Nothing but the lines from the one with "Celine bags 115082" through the end of the records may appear in the answer, each reproduced exactly, pictures omitted.

Crawled caption data:
◆ ◆ ◆ ◆ ◆

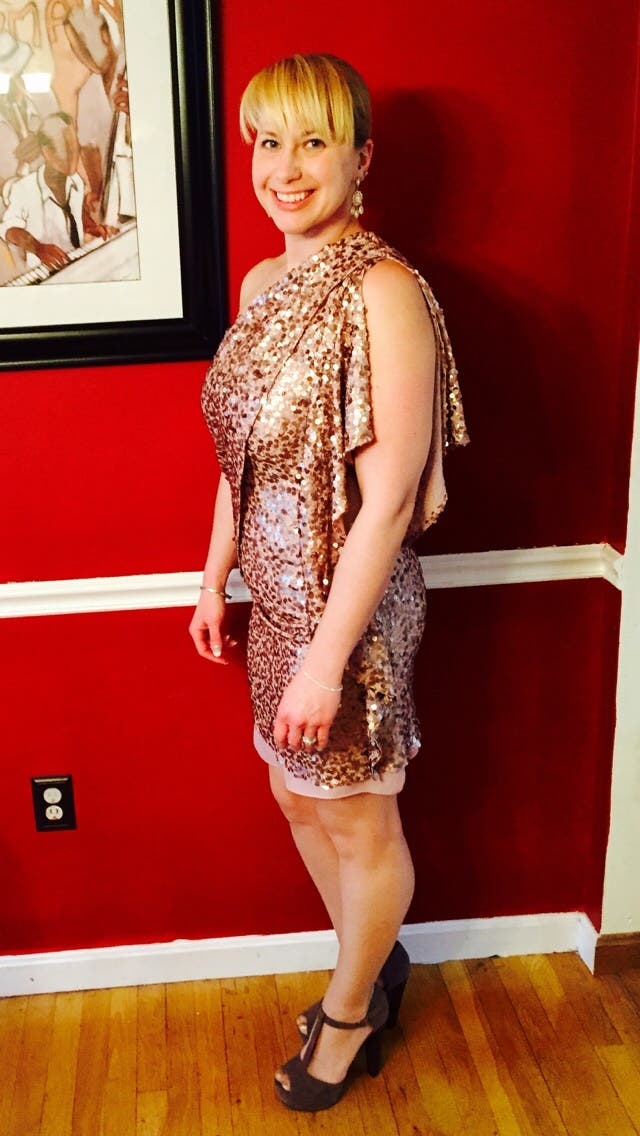 Member review photo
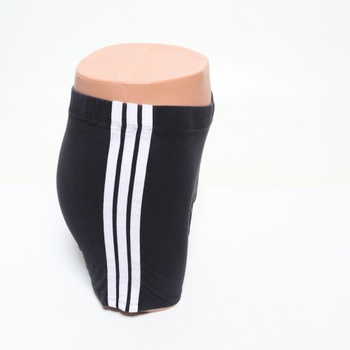 Šortky Adidas KVC58 černé vel. L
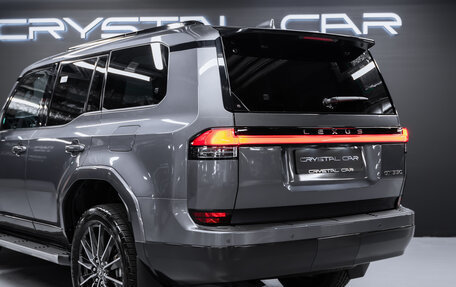 Lexus GX, 2025 год, 13 200 000 рублей, 10 фотография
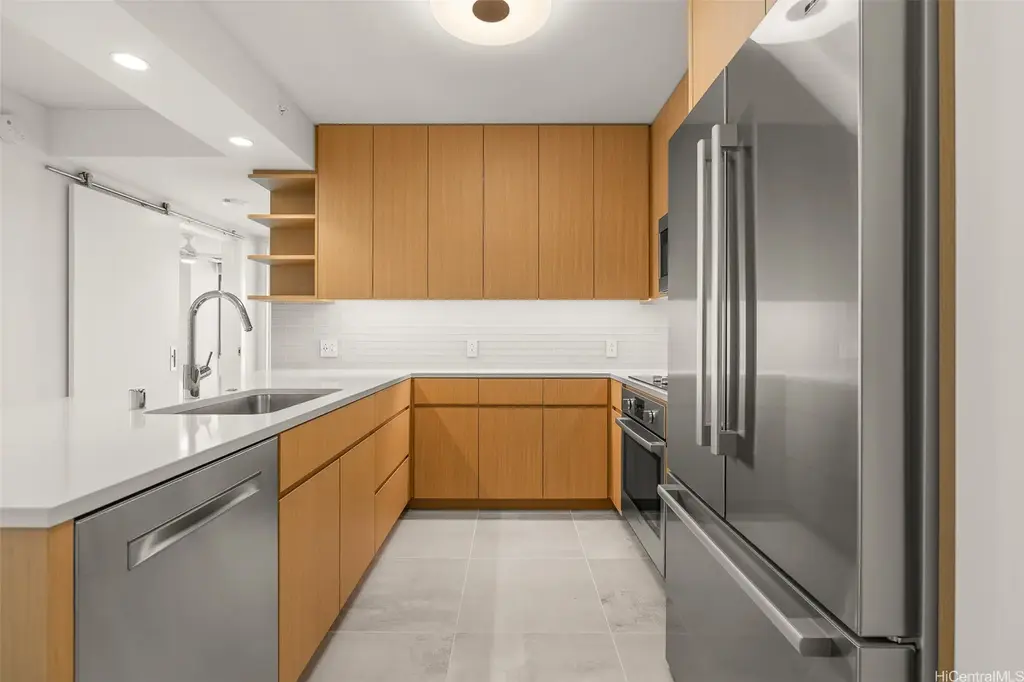 1388 Kapiolani Boulevard # 2902, Honolulu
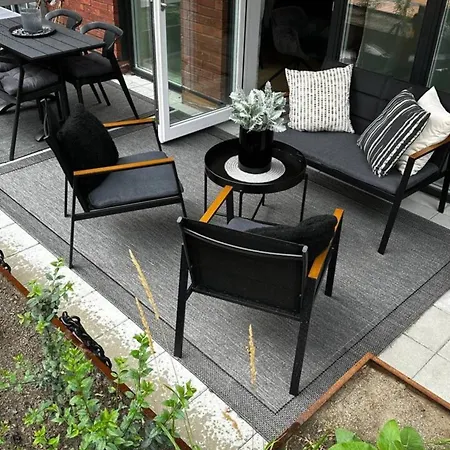 Lägenhet Kristiansand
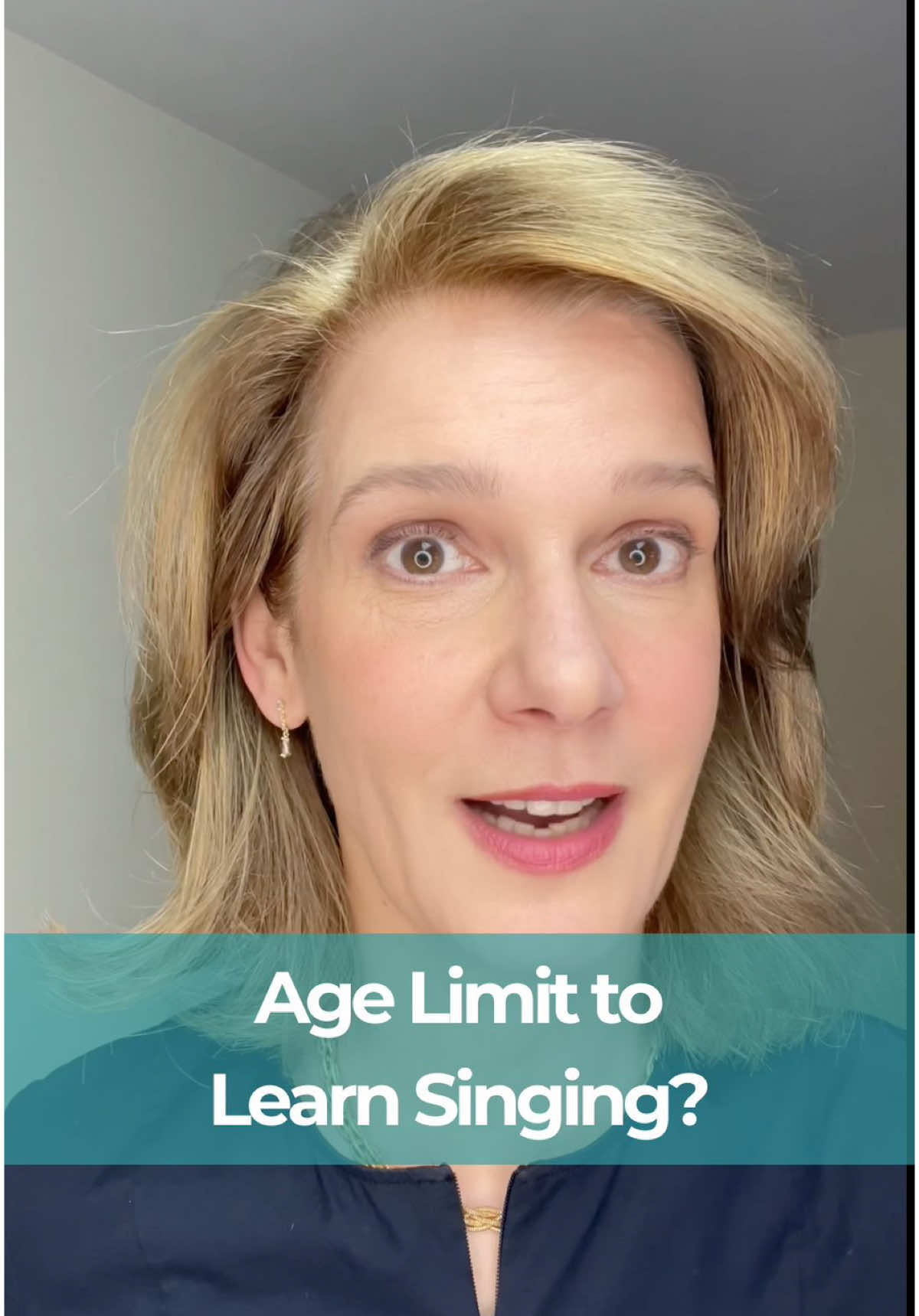 @Danielle Zuber | Vocal Coach
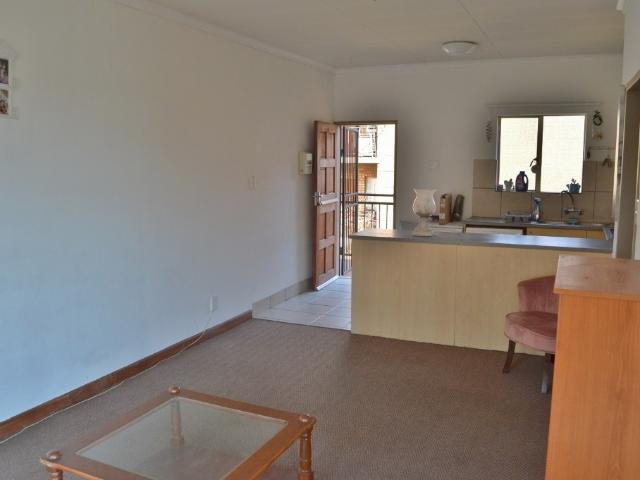 1 Bedroom Apartment / Flat For Sale in Wapadrand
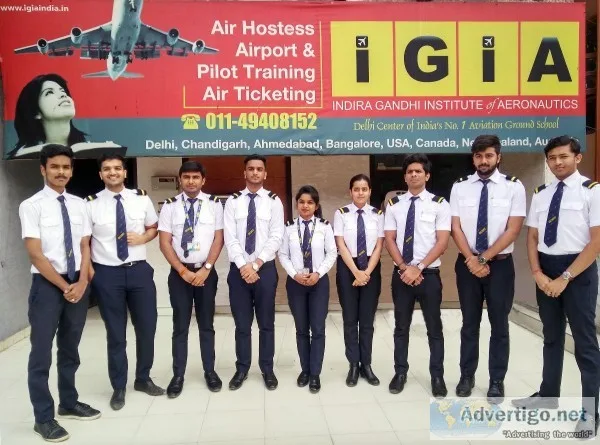 Aviation and Pilot Training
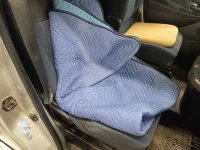 Nissan NV200 лот № 30225 оценка RA  с аукциона в Японии 7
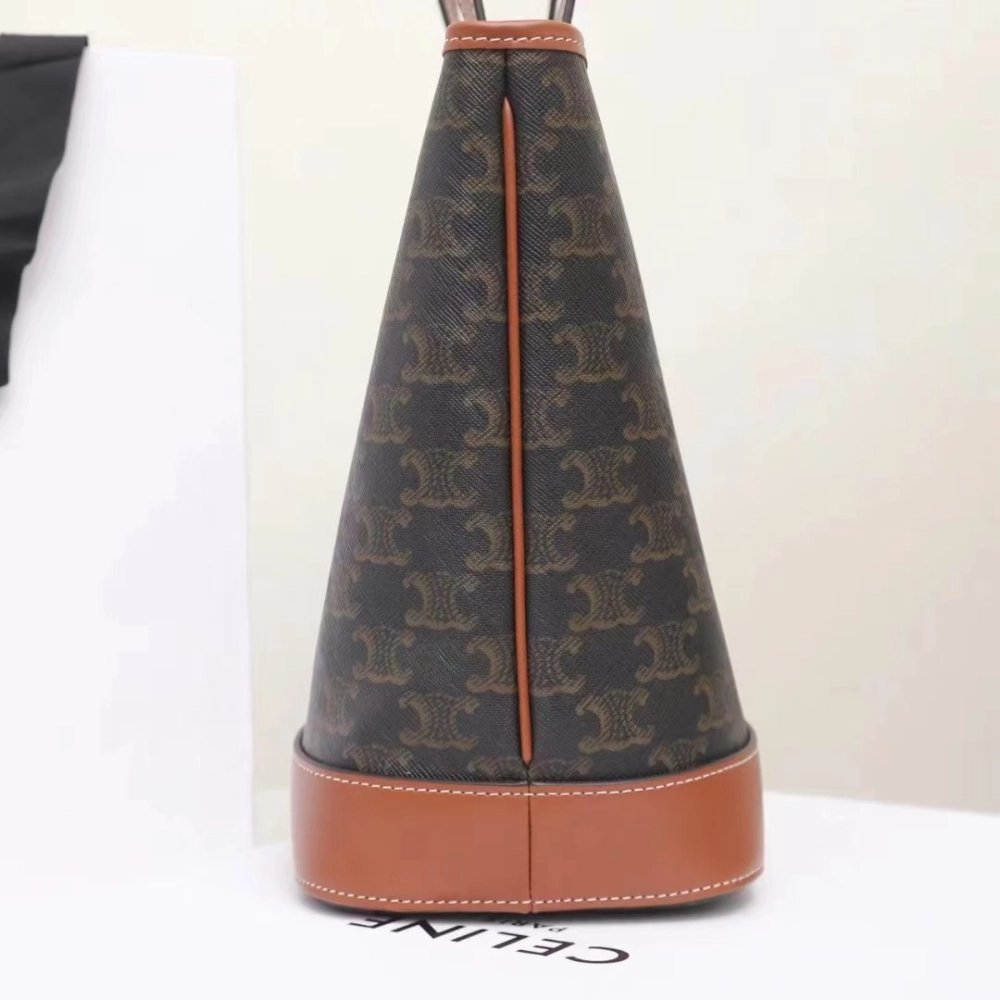 Celine bags 115082 26.5X23X12cm,Celine Bags,BAGS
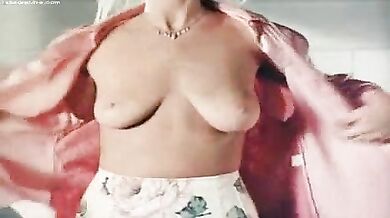 Breast Males scene 8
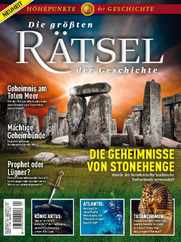 Historie Extra Magazine (Digital) Subscription                    March 1st, 2024 Issue
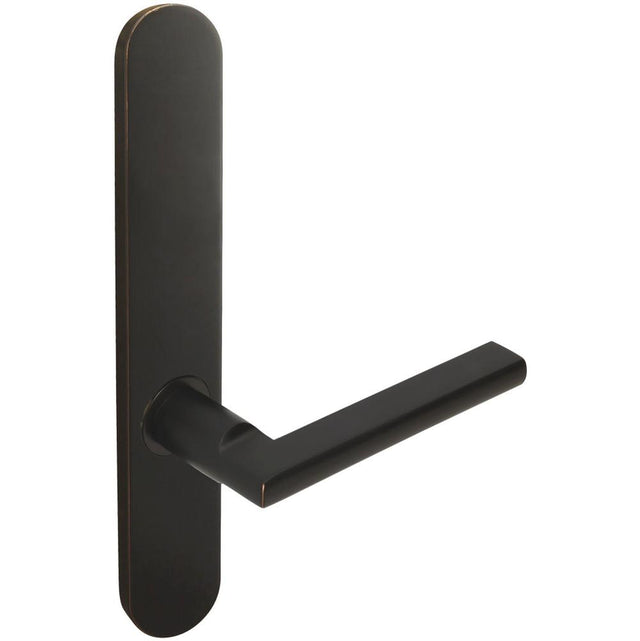 INOX - BP Multipoint 243 Sunrise Full Dummy US10B - Oil Rubbed Bronze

◆ ◆ ◆ ◆ ◆

= TASK SOLUTION =
 Celine bags 115082 26.5X23X12cm,Celine Bags,BAGS
 Breast Males scene 8
 Historie Extra Magazine (Digital) Subscription                    March 1st, 2024 Issue
 INOX - BP Multipoint 243 Sunrise Full Dummy US10B - Oil Rubbed Bronze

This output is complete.